What is the goal of marketing?

No, really. I want to know.

As someone in the new media/startup world, I want to know the answer. In its simplest form, what do you think the goal of marketing is or should be?

I mean, you could say “To promote a product,” but that leaves out user acquisition, sales, etc.

What is the shortest, yet most comprehensive answer you could give to the question: What is the goal of marketing?

5 Responses to “What is the goal of marketing?”

  1. Great question, really. I come from the world of PR, which is different than marketing, but if I had to boil it down I’d say the goal of marketing is to use a variety of channels to gain new customers and keep existing customers. Overly simplistic? Probably. But ultimately all of the things a company does, from market research to product promotion to advertising is to satisfy those goals: keep existing customers and get new ones.


  2. The goal of marketing is to drives sales. Period.
    All other marketing discussions typically involve how to choose the best marketing tactics and utilize & coordinate those tactics to drives those sales.
    True marketers realize that this is a long-term strategy that must involve product development and an ongoing effort to satisfy customers to ever-higher levels of satisfaction while at the same time ensuring that one’s offering represents unique value that cannot be found in competitive offerings.
    Marketing to drive short-term sales is termed “sales promotion”. Marketing to drive long-term sales is called, well, “marketing”.
    Dave Dolak

  3. Dave, your response is both ludicrous and short sighted. the fact that you interchange marketing and sales based on the length of time is ridiculous.

    The goal of marketing is not to drive sales. The goal of sales is to drive sales. It’s a common fallacy, a hangover of the 1980′s when Sales departments decided to change their names to “Sales and Marketing” to sound cool.
    Any large scale organisation has separate Sales, PR and Marketing departments, each with separate responsibilites and remits.

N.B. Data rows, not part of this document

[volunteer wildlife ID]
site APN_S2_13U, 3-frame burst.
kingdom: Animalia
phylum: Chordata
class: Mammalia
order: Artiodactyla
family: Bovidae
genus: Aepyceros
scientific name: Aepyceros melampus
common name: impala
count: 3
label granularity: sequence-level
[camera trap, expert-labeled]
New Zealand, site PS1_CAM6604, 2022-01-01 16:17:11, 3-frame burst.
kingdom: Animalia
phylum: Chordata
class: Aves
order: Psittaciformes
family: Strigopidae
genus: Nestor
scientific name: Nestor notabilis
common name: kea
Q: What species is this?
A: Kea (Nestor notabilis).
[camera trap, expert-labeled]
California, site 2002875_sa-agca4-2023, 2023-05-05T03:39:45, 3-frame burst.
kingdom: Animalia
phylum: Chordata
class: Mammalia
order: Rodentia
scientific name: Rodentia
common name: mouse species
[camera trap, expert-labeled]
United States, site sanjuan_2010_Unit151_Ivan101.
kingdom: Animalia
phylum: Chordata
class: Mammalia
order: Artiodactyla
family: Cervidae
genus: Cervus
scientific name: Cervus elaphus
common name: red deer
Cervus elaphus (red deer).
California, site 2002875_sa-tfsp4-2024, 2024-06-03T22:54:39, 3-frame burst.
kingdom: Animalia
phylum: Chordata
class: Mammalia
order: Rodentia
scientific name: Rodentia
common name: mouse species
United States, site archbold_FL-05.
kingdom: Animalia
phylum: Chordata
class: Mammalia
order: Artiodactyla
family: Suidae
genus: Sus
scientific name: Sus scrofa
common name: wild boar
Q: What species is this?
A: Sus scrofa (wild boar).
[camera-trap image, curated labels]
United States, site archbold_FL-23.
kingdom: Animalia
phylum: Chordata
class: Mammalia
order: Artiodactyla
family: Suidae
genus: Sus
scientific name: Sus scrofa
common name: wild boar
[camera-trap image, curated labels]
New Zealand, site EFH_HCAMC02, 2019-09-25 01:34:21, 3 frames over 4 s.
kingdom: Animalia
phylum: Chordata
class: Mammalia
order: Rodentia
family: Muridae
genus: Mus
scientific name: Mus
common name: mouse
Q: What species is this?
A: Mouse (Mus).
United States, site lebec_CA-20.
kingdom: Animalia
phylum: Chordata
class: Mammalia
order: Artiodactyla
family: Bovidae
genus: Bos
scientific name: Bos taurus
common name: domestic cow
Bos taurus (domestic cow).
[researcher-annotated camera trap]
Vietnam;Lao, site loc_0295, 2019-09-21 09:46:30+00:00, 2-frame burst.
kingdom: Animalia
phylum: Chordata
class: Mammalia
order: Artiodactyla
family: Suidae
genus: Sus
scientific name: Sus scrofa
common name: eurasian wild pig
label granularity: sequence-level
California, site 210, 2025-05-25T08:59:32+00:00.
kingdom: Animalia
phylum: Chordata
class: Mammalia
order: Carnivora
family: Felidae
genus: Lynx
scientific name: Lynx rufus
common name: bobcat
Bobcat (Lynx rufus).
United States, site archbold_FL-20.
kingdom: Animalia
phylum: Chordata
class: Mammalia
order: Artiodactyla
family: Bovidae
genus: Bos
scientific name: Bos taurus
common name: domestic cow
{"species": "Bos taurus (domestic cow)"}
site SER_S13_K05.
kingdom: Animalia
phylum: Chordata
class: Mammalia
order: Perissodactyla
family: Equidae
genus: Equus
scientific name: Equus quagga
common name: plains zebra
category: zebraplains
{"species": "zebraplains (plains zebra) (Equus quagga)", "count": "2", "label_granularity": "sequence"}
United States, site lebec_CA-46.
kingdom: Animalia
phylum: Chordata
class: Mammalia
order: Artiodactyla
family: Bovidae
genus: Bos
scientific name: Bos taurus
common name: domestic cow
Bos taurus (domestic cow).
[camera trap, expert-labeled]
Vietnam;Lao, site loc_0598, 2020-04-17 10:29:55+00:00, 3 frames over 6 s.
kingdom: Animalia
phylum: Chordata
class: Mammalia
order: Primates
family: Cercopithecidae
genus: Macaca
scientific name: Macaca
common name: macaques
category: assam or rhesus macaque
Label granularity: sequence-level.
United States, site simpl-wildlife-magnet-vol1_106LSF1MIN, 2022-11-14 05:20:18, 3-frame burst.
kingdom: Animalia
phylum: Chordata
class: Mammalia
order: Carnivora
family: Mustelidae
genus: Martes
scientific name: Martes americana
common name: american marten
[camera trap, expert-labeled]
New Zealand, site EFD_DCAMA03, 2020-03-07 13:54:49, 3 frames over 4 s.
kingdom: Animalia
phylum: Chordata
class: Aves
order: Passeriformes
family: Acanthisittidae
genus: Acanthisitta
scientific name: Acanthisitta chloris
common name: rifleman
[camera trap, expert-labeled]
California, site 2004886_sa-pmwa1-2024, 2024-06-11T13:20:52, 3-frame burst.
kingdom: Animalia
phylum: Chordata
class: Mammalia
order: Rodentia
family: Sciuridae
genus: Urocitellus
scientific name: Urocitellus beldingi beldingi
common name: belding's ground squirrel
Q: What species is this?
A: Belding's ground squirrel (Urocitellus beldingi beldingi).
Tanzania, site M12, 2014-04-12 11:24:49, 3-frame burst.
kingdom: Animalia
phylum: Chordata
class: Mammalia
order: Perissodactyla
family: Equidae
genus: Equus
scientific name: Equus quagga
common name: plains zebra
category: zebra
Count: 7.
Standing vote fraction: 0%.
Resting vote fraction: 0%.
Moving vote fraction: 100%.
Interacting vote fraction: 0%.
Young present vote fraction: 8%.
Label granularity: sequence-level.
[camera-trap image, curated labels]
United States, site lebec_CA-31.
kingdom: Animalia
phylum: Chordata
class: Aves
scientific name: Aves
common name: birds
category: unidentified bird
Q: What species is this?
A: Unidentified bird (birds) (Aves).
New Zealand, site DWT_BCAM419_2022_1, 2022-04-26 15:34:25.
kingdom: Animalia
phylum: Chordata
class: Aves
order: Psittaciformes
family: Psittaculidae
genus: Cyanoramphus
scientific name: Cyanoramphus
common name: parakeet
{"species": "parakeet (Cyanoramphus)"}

    If you want a reductionist view of “marketing”, then in the purest sense, it is defined as the faciliation of the exchange of goods or services between multiple parties for mutual gain, perceived or actual.

    There are many approaches to the above, whether Brand / Product / Consumer centric that can help with that goal – but that is the overall goal.

  4. Uh, Matt?

    Sales is a marketing function.

    So if we take your definition, “the facili[t]ation of the exchange of goods or services between multiple parties for mutual gain, perceived or actual”, then what actually instigates that “exchange” if not a sale of some kind?

    The days of bartering good is long over. We use a common currency called dollars or [choose your local currency] and convincing somebody to give you some in exchange for a good or a service is called a sale.

  5. The role of Marketing is to engage the mind of the consumer such that a transaction with the brand becomes a desirable possibility in the consumer’s mind.

    The goal, of course, is to create legions of willing consumers — those who we can turn into leads or sales. Generating leads and sales is a (necessary) side effect of successful marketing, not the point of marketing.

    How do we create that desirable possibility? Establish and reinforce in the consumer’s mind unshakable truths about what makes our brand unique in the category – not what is the same or similar to other brands. This is where we “decide what business we’re in.” This is where we consciously decide that standing for specific perceptions in the mind of the consumer means that some people won’t be attracted to us, but others will be more attracted to us. This is where we decide not to be all things to all people.